Prehistory of Australia - Advent of Fire Farming and Megafauna Extinctions

Advent of Fire Farming and Megafauna Extinctions

Archaeological evidence (in the form of charcoal) indicates that fire, already a growing part of the Australian landscape, became much more frequent as hunter-gatherers used it as a tool to drive game, to produce a green flush of new growth to attract animals, and to open up impenetrable forest. Densely grown areas became more open sclerophyll forest, open forest became grassland. Fire-tolerant species became predominant: in particular, eucalyptus, acacia, and grasses.

The changes to the fauna were even more dramatic: the megafauna, species significantly larger than humans, disappeared, and many of the smaller species were wiped out too. All told, about 60 different vertebrates became extinct, including the Diprotodon family (very large marsupial herbivores that looked rather like hippos), several large flightless birds, carnivorous kangaroos, a five metre lizard and Meiolania, a tortoise the size of a small car.

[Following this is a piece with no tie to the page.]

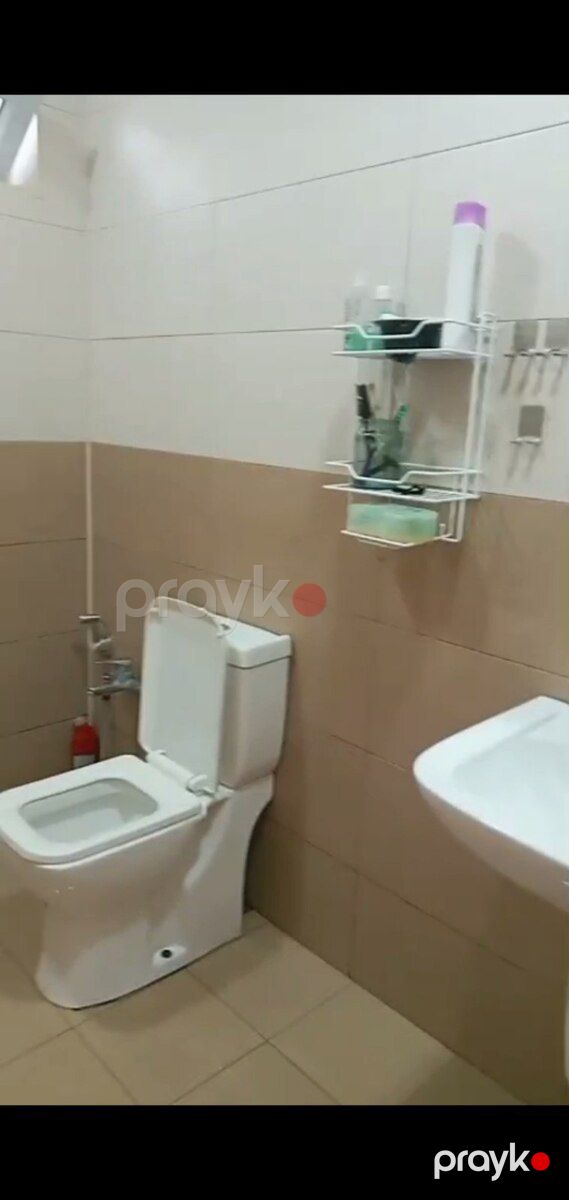 Həyət evi, Buzovna zaqulba yolu — Ev, villa, Bakı (3)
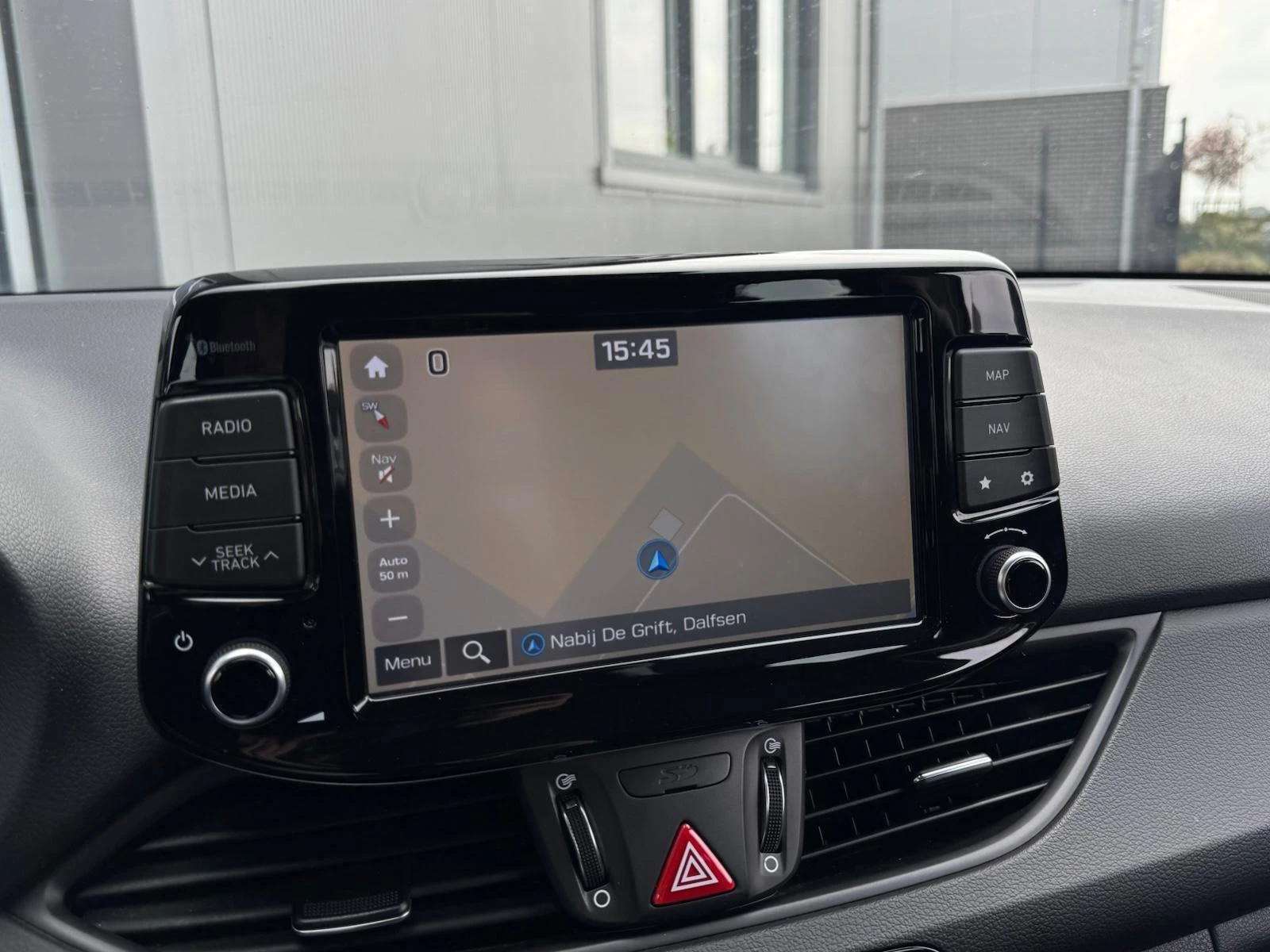 Hoofdafbeelding Hyundai i30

The direct cause of the mass extinctions is uncertain: it may have been fire, hunting, climate change or a combination of all or any of these factors, although the rapid decline of many species means the once popular climate change explanation is no longer favoured. With no large herbivores to keep the understorey vegetation down and rapidly recycle soil nutrients with their dung, fuel build-up became more rapid and fires burned hotter, further changing the landscape.

The period from 18,000 to 15,000 years ago saw increased aridity of the continent with lower temperatures and less rainfall than currently prevails. Between 16,000 and 14,000 years BP the rate of sea level rise was most rapid rising about 50 feet in 300 years according to Peter D. Ward. At the end of the Pleistocene, roughly 13,000 years ago, the Torres Strait connection, the Bassian Plain between modern-day Victoria and Tasmania, and the link from Kangaroo Island began disappearing under the rising sea.

From that time on, the Tasmanian Aborigines were geographically isolated. By 9,000 years ago small islands in Bass Strait, as well as Kangaroo Island were no longer inhabited.

Linguistic and genetic evidence shows that there has been long-term contact between Australians in the far north and the Austronesian people of modern-day New Guinea and the islands, but that this appears to have been mostly trade with a little intermarriage, as opposed to direct colonisation. Macassan praus are also recorded in the Aboriginal stories from Broome to the Gulf of Carpentaria, and there were some semi-permanent settlements established, and cases of Aboriginal settlers finding a home in Indonesia.